Creating a Table-of-Contents with PDF.js

Sofia Sousa
4 min readDec 17, 2019

--

My motivation for writing this post started after I was assigned to a task to create a pdf viewer with a table of contents (TOC) for a client’s website and I had started to search how to implement the TOC with PDF.js and found nothing. Let me tell you that the purpose of this post is not to show you the code, but the train of thought I had.

On its example page, PDF.js has some examples of how to render pages, how to add previous and next buttons and little more. Nothing related to TOC and that’s why I jumped into their api docs and found the getOutline method in PDFDocumentProxy class which was crucial in this process. But let’s start by checking one example provided by PDF.js docs:

Example of the markdown
Example of the functionality

The main methods in the example below are the getDocument(src) which allows the pdf document to be loaded and the getPage(pageNumber) that fetches a page by its page number.

Getting back to getOutline(), by definition it returns

A promise that is resolved with an {Array} that is a tree outline (if it has one) of the PDF. The tree is in the format of: [ { title: string, bold: boolean, italic: boolean, color: rgb Uint8ClampedArray, count: integer or undefined, dest: dest obj, url: string, items: array of more items like this }, … ]

And “that’s it! Let’s iterate the array, display pages titles and call getPage when users click them!” is what you are thinking now, right? But not, it’s not… If we check closely, the array that getOutline returns, doesn’t contain the page numbers for each title. That’s the reason we can’t use getPage (well… At least right now).

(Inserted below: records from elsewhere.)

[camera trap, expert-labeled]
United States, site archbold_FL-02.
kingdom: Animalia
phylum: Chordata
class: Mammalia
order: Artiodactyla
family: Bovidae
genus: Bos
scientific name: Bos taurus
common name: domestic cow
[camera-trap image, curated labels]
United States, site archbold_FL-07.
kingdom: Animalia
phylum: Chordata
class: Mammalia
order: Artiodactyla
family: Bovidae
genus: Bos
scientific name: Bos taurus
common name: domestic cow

And here starts the reverse engineering. How to get the page number for each title? In PDF.js docs, right bellow the getPage method, we can find the getPageIndex(ref) that by definition returns:

A promise that is resolved with the page index that is associated with the reference.

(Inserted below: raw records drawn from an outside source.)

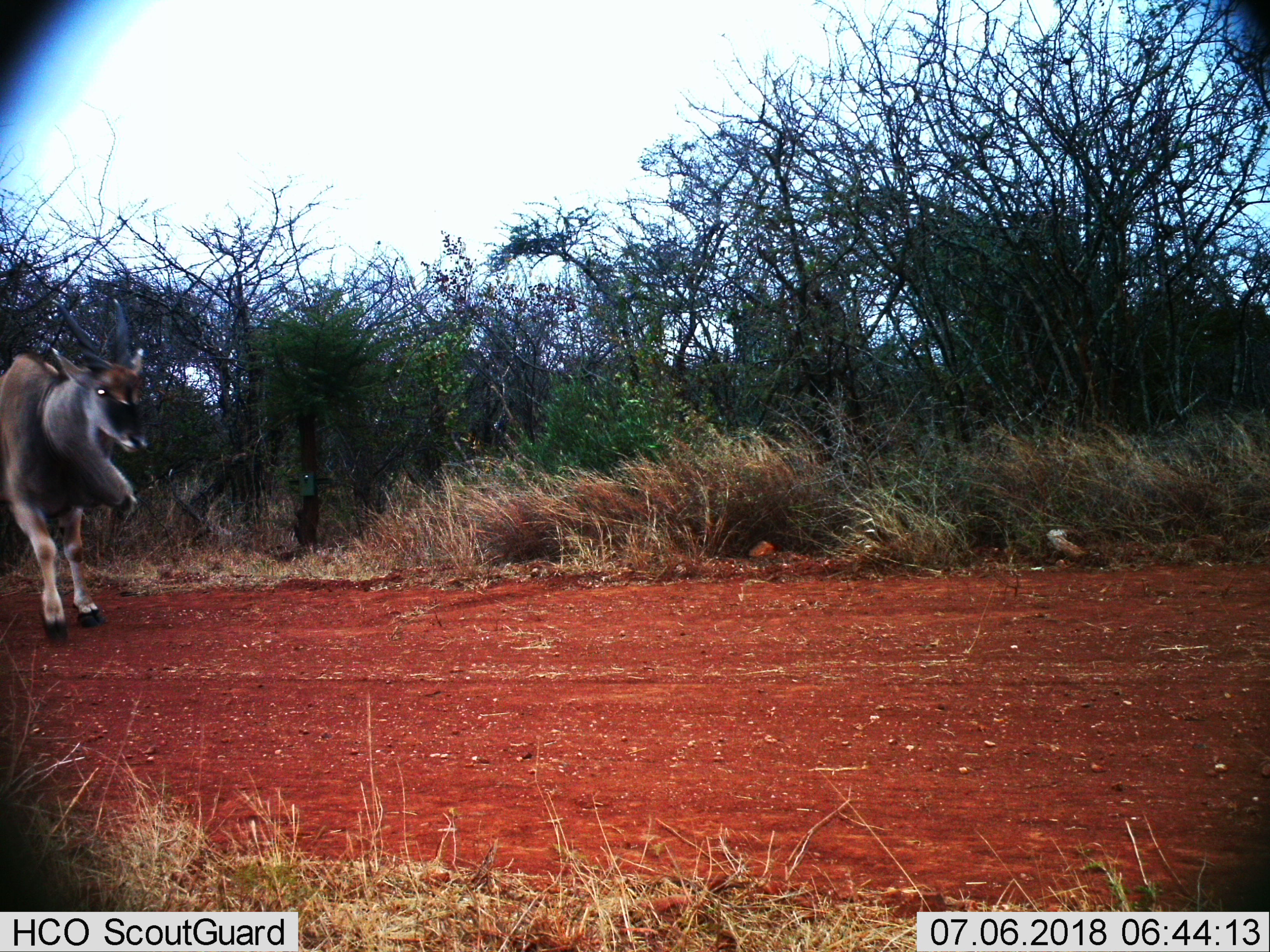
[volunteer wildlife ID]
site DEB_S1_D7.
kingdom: Animalia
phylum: Chordata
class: Mammalia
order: Artiodactyla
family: Bovidae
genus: Tragelaphus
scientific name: Tragelaphus oryx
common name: eland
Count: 1.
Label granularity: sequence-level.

So we can get the page index (attention: page index, not the page number) if we find the page reference.

* Searching for ‘reference’ in docs page*

Found the getDestinations() which by definition returns:

A promise that is resolved with a lookup table for mapping named destinations to reference numbers. This can be slow for large documents. Use `getDestination` instead.

And here it is what we were looking for: the getDestination(id) method that given a string (“the named destination to get”), will return the page reference. And guess what! We have the dest in the getOutline array which is the string we needed. (Is your dest an object? Check the bonus section at the bottom of this post)

Lost? Let’s recap.

TL;DR

We need title - page number pairs for each entry of our table of contents:

  • The getOutline() method returns an array with indexed titles of our PDF file (if it has any). This array also contains a dest string (destination) for each title.
  • For each title, we can use getDestination(dest) to get the page reference (ref) and then use getPageIndex(ref) to get the page index.
  • Since the getPage(pageNumber) says “The first page is 1”, we have to add 1 to the page index to get the real page number.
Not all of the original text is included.